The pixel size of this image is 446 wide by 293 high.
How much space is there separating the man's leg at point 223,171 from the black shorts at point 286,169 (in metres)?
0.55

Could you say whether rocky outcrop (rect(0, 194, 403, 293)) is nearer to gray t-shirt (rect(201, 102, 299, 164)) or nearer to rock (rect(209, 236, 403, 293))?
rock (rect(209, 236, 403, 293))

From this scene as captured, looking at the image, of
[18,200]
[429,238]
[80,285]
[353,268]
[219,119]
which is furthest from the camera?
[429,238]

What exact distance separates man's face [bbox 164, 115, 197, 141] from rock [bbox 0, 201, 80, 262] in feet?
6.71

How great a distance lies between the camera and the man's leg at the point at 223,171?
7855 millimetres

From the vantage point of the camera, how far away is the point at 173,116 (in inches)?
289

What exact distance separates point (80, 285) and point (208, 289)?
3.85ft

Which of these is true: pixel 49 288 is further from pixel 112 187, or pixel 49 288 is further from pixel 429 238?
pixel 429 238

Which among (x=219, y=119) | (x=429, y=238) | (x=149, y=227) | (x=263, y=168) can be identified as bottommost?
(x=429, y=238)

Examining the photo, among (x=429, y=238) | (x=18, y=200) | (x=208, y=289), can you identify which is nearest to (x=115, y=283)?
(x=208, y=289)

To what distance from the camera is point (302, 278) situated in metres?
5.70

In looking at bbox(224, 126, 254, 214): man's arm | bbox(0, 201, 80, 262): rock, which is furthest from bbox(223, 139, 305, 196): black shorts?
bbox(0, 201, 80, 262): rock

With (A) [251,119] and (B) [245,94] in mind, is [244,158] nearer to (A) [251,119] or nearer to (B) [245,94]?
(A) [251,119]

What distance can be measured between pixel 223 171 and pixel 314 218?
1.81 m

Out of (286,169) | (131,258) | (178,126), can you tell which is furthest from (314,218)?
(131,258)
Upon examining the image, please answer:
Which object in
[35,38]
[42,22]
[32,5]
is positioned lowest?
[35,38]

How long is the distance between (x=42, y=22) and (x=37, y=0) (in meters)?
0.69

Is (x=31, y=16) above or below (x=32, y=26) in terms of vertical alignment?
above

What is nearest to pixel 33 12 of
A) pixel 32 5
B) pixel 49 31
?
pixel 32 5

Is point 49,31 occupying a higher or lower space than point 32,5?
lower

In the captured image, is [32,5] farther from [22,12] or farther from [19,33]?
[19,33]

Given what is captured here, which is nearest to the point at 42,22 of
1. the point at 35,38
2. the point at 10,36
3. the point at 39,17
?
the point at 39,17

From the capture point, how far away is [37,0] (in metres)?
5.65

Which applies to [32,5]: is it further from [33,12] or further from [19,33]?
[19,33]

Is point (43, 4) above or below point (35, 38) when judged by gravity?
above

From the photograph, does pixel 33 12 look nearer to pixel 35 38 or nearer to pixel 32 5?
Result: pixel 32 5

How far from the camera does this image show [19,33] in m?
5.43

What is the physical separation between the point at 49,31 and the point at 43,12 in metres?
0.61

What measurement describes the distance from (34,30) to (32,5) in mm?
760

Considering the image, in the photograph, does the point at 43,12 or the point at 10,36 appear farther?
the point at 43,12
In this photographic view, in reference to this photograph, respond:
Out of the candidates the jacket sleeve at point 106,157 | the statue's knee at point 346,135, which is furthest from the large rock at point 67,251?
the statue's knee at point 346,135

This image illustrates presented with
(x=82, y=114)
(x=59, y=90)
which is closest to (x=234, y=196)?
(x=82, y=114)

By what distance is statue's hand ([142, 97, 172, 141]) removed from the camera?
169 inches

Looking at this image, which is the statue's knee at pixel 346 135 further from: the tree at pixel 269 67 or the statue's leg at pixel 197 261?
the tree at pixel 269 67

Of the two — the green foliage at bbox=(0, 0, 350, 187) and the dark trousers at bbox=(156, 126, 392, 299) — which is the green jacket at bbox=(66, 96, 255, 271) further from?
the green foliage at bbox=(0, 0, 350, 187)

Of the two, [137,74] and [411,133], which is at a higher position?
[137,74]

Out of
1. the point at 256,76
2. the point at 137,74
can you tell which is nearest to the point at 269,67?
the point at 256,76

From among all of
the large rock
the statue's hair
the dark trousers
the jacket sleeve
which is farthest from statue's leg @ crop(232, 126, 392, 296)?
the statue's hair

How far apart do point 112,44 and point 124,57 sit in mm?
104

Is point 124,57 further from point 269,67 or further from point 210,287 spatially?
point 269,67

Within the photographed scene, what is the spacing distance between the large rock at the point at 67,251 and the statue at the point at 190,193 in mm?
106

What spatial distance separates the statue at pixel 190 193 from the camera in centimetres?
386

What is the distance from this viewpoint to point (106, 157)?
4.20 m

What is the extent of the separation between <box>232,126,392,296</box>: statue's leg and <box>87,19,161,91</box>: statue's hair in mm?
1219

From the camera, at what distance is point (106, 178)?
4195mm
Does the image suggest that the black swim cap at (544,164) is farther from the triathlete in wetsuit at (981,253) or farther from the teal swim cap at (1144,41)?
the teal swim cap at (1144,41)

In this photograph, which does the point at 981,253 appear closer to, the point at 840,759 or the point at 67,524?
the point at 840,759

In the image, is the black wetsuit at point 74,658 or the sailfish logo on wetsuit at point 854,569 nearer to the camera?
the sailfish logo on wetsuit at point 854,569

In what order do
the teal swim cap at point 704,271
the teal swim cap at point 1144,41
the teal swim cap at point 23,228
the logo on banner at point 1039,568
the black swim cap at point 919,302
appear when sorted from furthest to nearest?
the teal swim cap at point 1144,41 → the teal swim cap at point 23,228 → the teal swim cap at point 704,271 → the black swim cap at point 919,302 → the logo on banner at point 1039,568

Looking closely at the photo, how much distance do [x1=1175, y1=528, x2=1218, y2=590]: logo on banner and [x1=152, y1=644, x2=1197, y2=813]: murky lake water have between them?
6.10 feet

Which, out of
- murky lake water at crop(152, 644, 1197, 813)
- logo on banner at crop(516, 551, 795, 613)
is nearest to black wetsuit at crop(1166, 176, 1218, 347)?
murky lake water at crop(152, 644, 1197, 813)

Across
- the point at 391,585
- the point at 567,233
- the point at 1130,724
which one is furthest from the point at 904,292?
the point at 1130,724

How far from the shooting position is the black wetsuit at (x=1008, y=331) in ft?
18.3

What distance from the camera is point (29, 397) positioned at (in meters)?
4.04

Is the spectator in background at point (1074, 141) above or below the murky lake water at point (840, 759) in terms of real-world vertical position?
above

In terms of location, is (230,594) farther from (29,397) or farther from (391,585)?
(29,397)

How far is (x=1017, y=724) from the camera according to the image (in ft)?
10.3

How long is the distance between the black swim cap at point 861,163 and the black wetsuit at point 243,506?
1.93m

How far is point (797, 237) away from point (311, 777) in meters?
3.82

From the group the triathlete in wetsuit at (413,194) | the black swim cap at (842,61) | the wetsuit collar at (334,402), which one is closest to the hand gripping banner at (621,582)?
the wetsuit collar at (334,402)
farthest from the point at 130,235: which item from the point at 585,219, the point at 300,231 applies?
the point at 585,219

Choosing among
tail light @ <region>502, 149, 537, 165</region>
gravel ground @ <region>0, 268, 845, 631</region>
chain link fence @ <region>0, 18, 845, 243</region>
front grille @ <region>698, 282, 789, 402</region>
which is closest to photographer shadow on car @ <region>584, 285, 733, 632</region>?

Aim
Copy all of the records above verbatim, line for line.

Response to this task
The pixel size of this image is 446 wide by 293 high.
How much space is there separating the man's leg at point 223,171 from the black shorts at point 286,169 (in metres)?
0.55

Could you say whether rocky outcrop (rect(0, 194, 403, 293)) is nearer to gray t-shirt (rect(201, 102, 299, 164)) or nearer to rock (rect(209, 236, 403, 293))?
rock (rect(209, 236, 403, 293))

From this scene as captured, looking at the image, of
[18,200]
[429,238]
[80,285]
[353,268]
[219,119]
which is furthest from the camera?
[429,238]

What exact distance separates man's face [bbox 164, 115, 197, 141] from rock [bbox 0, 201, 80, 262] in feet?
6.71

How great a distance lies between the camera and the man's leg at the point at 223,171?
7855 millimetres

From the vantage point of the camera, how far away is the point at 173,116 (in inches)?
289

What exact distance separates point (80, 285) and point (208, 289)?
3.85ft

Which of these is true: pixel 49 288 is further from pixel 112 187, or pixel 49 288 is further from pixel 429 238?
pixel 429 238

Which among (x=219, y=119) | (x=429, y=238) | (x=149, y=227) | (x=263, y=168) can be identified as bottommost?
(x=429, y=238)

Examining the photo, among (x=429, y=238) | (x=18, y=200) | (x=208, y=289), can you identify which is nearest to (x=115, y=283)?
(x=208, y=289)

To what distance from the camera is point (302, 278) situated in metres?
5.70

In looking at bbox(224, 126, 254, 214): man's arm | bbox(0, 201, 80, 262): rock, which is furthest from bbox(223, 139, 305, 196): black shorts?
bbox(0, 201, 80, 262): rock

With (A) [251,119] and (B) [245,94] in mind, is [244,158] nearer to (A) [251,119] or nearer to (B) [245,94]?
(A) [251,119]

What distance can be measured between pixel 223 171 and pixel 314 218?
1.81 m

Out of (286,169) | (131,258) | (178,126), can you tell which is furthest from (314,218)?
(131,258)
Upon examining the image, please answer:
Which object in
[35,38]
[42,22]
[32,5]
is positioned lowest?
[35,38]

How long is the distance between (x=42, y=22) and (x=37, y=0) (in meters)?
0.69

Is (x=31, y=16) above or below (x=32, y=26) in terms of vertical alignment?
above

What is nearest to pixel 33 12 of
A) pixel 32 5
B) pixel 49 31
?
pixel 32 5

Is point 49,31 occupying a higher or lower space than point 32,5?
lower

In the captured image, is [32,5] farther from [22,12] or farther from [19,33]?
[19,33]

Given what is captured here, which is nearest to the point at 42,22 of
1. the point at 35,38
2. the point at 10,36
3. the point at 39,17
?
the point at 39,17

From the capture point, how far away is [37,0] (in metres)?
5.65

Which applies to [32,5]: is it further from [33,12] or further from [19,33]?
[19,33]

Is point (43, 4) above or below point (35, 38) when judged by gravity?
above

From the photograph, does pixel 33 12 look nearer to pixel 35 38 or nearer to pixel 32 5?
Result: pixel 32 5

How far from the camera does this image show [19,33] in m?
5.43

What is the physical separation between the point at 49,31 and the point at 43,12 in metres?
0.61

What measurement describes the distance from (34,30) to (32,5) in mm?
760

Considering the image, in the photograph, does the point at 43,12 or the point at 10,36 appear farther?
the point at 43,12
In this photographic view, in reference to this photograph, respond:
Out of the candidates the jacket sleeve at point 106,157 | the statue's knee at point 346,135, which is furthest from the large rock at point 67,251?
the statue's knee at point 346,135

This image illustrates presented with
(x=82, y=114)
(x=59, y=90)
which is closest to (x=234, y=196)?
(x=82, y=114)

By what distance is statue's hand ([142, 97, 172, 141]) removed from the camera?
169 inches

Looking at this image, which is the statue's knee at pixel 346 135 further from: the tree at pixel 269 67 or the statue's leg at pixel 197 261?
the tree at pixel 269 67

Of the two — the green foliage at bbox=(0, 0, 350, 187) and the dark trousers at bbox=(156, 126, 392, 299) — which is the green jacket at bbox=(66, 96, 255, 271) further from?
the green foliage at bbox=(0, 0, 350, 187)

Of the two, [137,74] and [411,133], which is at a higher position?
[137,74]

Out of
1. the point at 256,76
2. the point at 137,74
can you tell which is nearest to the point at 269,67?
the point at 256,76

From among all of
the large rock
the statue's hair
the dark trousers
the jacket sleeve
which is farthest from statue's leg @ crop(232, 126, 392, 296)?
the statue's hair

How far apart do point 112,44 and point 124,57 sit in mm?
104

Is point 124,57 further from point 269,67 or further from point 210,287 spatially?
point 269,67

Within the photographed scene, what is the spacing distance between the large rock at the point at 67,251 and the statue at the point at 190,193 in mm?
106

What spatial distance separates the statue at pixel 190 193 from the camera in centimetres?
386

What is the distance from this viewpoint to point (106, 157)?
4.20 m

What is the extent of the separation between <box>232,126,392,296</box>: statue's leg and <box>87,19,161,91</box>: statue's hair in mm?
1219

From the camera, at what distance is point (106, 178)?
4195mm
Does the image suggest that the black swim cap at (544,164) is farther from the triathlete in wetsuit at (981,253) or farther from the teal swim cap at (1144,41)?
the teal swim cap at (1144,41)

In this photograph, which does the point at 981,253 appear closer to, the point at 840,759 or the point at 67,524?
the point at 840,759

In the image, is the black wetsuit at point 74,658 or the sailfish logo on wetsuit at point 854,569 nearer to the camera?
the sailfish logo on wetsuit at point 854,569

In what order do
the teal swim cap at point 704,271
the teal swim cap at point 1144,41
the teal swim cap at point 23,228
the logo on banner at point 1039,568
the black swim cap at point 919,302
appear when sorted from furthest to nearest?
the teal swim cap at point 1144,41 → the teal swim cap at point 23,228 → the teal swim cap at point 704,271 → the black swim cap at point 919,302 → the logo on banner at point 1039,568

Looking closely at the photo, how much distance do [x1=1175, y1=528, x2=1218, y2=590]: logo on banner and [x1=152, y1=644, x2=1197, y2=813]: murky lake water have between them?
6.10 feet

Which, out of
- murky lake water at crop(152, 644, 1197, 813)
- logo on banner at crop(516, 551, 795, 613)
is nearest to black wetsuit at crop(1166, 176, 1218, 347)?
murky lake water at crop(152, 644, 1197, 813)

Across
- the point at 391,585
- the point at 567,233
- the point at 1130,724
which one is furthest from the point at 904,292?
the point at 1130,724

How far from the shooting position is the black wetsuit at (x=1008, y=331) in ft?
18.3

What distance from the camera is point (29, 397) positioned at (in meters)?
4.04

Is the spectator in background at point (1074, 141) above or below the murky lake water at point (840, 759) in terms of real-world vertical position?
above

In terms of location, is (230,594) farther from (29,397) or farther from (391,585)?
(29,397)

How far is (x=1017, y=724) from the camera according to the image (in ft)?
10.3

How long is the distance between the black swim cap at point 861,163 and the black wetsuit at point 243,506?
1.93m

How far is point (797, 237) away from point (311, 777) in meters?
3.82

From the group the triathlete in wetsuit at (413,194) | the black swim cap at (842,61) | the wetsuit collar at (334,402), which one is closest to the hand gripping banner at (621,582)?
the wetsuit collar at (334,402)
farthest from the point at 130,235: which item from the point at 585,219, the point at 300,231 applies?
the point at 585,219

Choosing among
tail light @ <region>502, 149, 537, 165</region>
gravel ground @ <region>0, 268, 845, 631</region>
chain link fence @ <region>0, 18, 845, 243</region>
front grille @ <region>698, 282, 789, 402</region>
which is closest to photographer shadow on car @ <region>584, 285, 733, 632</region>?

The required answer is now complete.